Tuesday, December 17, 2019

"Who is Coming to Our House?" and the Gift of Waiting

Long before working on this Advent picture book project, I read Joseph Slate’s Who is Coming to Our House? and immediately loved it. It’s another one of those Nativity stories full of animals, yet it’s also very different.

With beautiful woodcut-type illustrations, Joseph Slate and illustrator Ashley Wolff show a cozy barn full of animals. They all ask, “Who is coming to our house?" “Someone, someone,” says the mouse. And then they take turns, making the barn a welcomed place for this special Someone.

At its core, this is a story about waiting. Active waiting. The kind of waiting we usually aren’t very good at. What will be do, as we wait for baby Jesus arrive? Will we ready a space for Him? Clean out the corners, lay out new hay? If we are honest with ourselves, we like to jump right past the waiting part and take on active endeavors. We are nothing like the industrious rams, lambs, and geese. The tasks we like to set our minds to, are just that—things to ease our consciences and tell ourselves that we’ve got everything under control.

Last week, Dorcas Cheng-Tozun published an article entitled The Grace of Waiting: Advent 2019. She has a lot of say on this topic. And even though it doesn’t make sense at first glance, as I read her words, I immediately thought of Slates picture book.

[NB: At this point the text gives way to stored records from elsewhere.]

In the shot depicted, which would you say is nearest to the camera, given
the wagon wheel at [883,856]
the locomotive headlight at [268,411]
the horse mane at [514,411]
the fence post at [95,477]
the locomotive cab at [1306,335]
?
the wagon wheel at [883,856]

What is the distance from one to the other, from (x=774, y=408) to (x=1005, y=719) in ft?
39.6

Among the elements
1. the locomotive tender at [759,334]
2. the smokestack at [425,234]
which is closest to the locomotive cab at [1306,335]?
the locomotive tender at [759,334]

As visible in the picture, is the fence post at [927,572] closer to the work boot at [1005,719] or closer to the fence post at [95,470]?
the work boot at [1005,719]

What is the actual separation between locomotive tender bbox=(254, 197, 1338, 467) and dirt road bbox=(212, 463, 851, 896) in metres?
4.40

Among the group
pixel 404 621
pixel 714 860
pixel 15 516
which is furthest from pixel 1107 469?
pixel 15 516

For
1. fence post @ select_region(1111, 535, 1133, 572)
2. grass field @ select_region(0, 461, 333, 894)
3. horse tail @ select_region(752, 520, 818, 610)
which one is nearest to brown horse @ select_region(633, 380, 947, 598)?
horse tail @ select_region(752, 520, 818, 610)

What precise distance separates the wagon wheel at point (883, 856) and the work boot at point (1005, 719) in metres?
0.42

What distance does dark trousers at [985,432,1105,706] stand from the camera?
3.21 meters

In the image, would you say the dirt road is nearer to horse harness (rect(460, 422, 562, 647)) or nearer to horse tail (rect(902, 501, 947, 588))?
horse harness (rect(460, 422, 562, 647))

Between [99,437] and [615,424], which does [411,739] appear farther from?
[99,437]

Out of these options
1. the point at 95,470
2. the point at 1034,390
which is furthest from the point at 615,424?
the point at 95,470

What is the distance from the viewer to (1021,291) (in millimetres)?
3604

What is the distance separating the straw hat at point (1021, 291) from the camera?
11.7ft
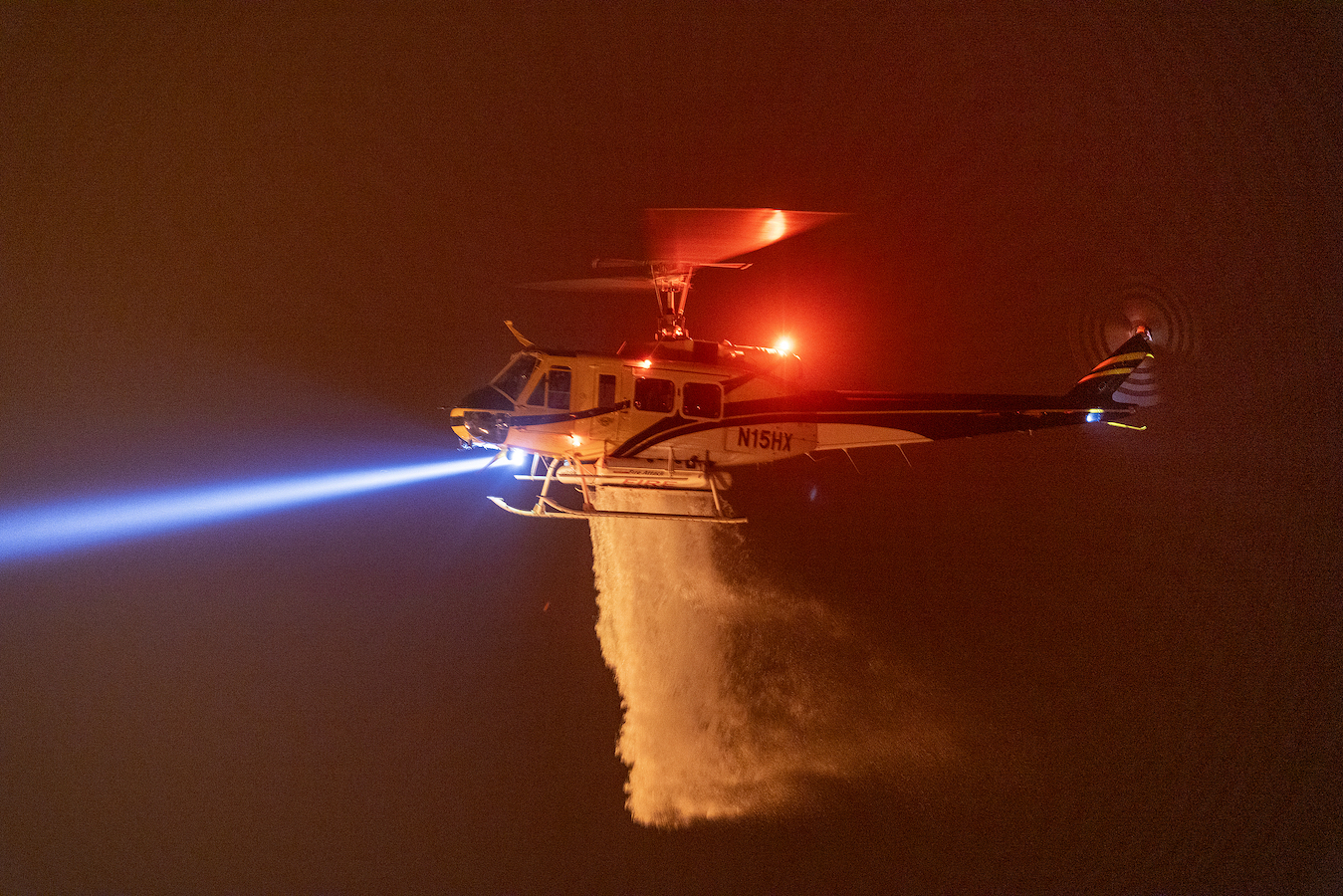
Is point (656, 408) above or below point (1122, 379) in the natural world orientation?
below

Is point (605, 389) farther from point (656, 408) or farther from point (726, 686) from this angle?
point (726, 686)

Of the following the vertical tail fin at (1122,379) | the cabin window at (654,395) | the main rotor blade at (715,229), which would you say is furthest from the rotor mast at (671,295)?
the vertical tail fin at (1122,379)

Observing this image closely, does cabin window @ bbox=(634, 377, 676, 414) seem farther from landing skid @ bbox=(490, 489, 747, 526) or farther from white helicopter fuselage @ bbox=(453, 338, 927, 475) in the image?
landing skid @ bbox=(490, 489, 747, 526)

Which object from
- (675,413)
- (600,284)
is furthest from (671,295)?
(675,413)

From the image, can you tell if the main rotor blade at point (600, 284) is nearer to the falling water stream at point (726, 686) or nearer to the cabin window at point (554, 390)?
the cabin window at point (554, 390)

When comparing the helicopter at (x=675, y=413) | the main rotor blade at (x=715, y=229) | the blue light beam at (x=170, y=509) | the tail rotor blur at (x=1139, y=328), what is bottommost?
the blue light beam at (x=170, y=509)

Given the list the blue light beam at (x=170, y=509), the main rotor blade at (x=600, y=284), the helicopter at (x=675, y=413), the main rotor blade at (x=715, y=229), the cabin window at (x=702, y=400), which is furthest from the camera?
the blue light beam at (x=170, y=509)
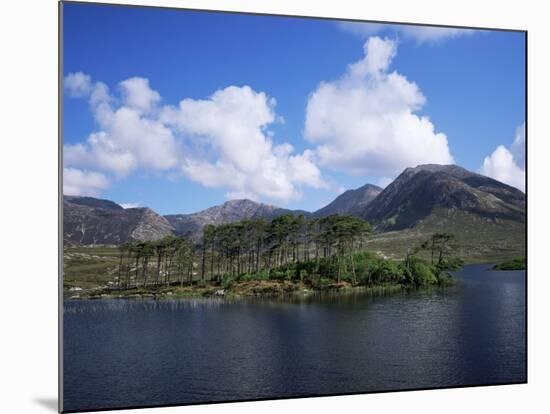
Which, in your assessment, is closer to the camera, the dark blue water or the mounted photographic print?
the dark blue water

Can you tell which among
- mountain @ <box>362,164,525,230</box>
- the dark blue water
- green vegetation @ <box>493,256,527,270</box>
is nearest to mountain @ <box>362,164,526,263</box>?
mountain @ <box>362,164,525,230</box>

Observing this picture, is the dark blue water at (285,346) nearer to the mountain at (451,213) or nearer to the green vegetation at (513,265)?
the green vegetation at (513,265)

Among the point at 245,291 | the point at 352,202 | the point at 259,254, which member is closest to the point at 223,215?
the point at 259,254

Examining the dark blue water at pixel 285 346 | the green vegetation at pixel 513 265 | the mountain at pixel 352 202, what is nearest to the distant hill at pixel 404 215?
the mountain at pixel 352 202

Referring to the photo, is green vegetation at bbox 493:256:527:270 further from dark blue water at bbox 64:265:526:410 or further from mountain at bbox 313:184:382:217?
mountain at bbox 313:184:382:217

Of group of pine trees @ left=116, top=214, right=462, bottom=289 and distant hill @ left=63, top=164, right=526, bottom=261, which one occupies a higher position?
distant hill @ left=63, top=164, right=526, bottom=261

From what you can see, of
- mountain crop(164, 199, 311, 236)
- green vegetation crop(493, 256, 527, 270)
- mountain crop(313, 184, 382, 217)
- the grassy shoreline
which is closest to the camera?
mountain crop(164, 199, 311, 236)

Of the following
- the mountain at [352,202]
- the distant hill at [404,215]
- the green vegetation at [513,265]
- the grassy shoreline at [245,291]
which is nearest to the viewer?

For the industrious waiting of the animals seems to highlight what Cheng-Tozun wants us to bear in mind. She says,
Advent is all about waiting — until it’s not. . .

I have come to believe that, oftentimes, we need the waiting period. We need that time to wonder and worry and wander. We need the opportunity to try almost everything else: Can I fix it myself? Can I make this better? Can I find answers elsewhere?

And then, only then, are we ready to see the work of God. The failures, the missteps, the despair, the many, many disappointments — these both break and rebuild us.

In my most painful times of waiting, I have seen my own sense of control crumble. My ego has been severely deflated. The priorities that should never have been priorities fall away. And that creates space for me to see a little more clearly what’s real and true, what matters and what’s eternal.

. . . We need to be readied for change, and that takes time. So God waits. And he lets us wait with him. It may seem like we don’t bear much fruit during these arduous, confusing liminal spaces, but we can build up our courage, our faith, our hope, which in turn builds up our capacity to flower and bloom when the time is right.
The animals have done everything in their power to ready the barn for their special guest. And yet, some still doubt. “But it is dark,” says the cat. “They will never come,” says the rat. This is the moment when the waiting seems the hardest and most perplexing. But it’s also the moment when faith steps in. “Yes, they’ll come,” says the Mouse. “Someone’s coming to this house.”

And off in the distance, Mary and Joseph are seen, approaching at the barn. A short while later, all the animals look down upon a new baby in Mary’s arms and say, “Welcome, welcome to our house!”

Events hardly happen simultaneously. Time is ordered. Waiting is built in to prepare us for whatever is next. Yet the God of all space and time doesn’t leave us to get lost in this chronology. As He waits to introduce the next note, the next step, the next sneeze, He lets us to participate in the story and wait with Him. He doesn’t have to. But He chooses to include us, the ordinary characters full of worries, doubts, and refrains.

I wonder if this might change our idea of waiting this Advent. Waiting as a gift? I know it’s given me reason to pause.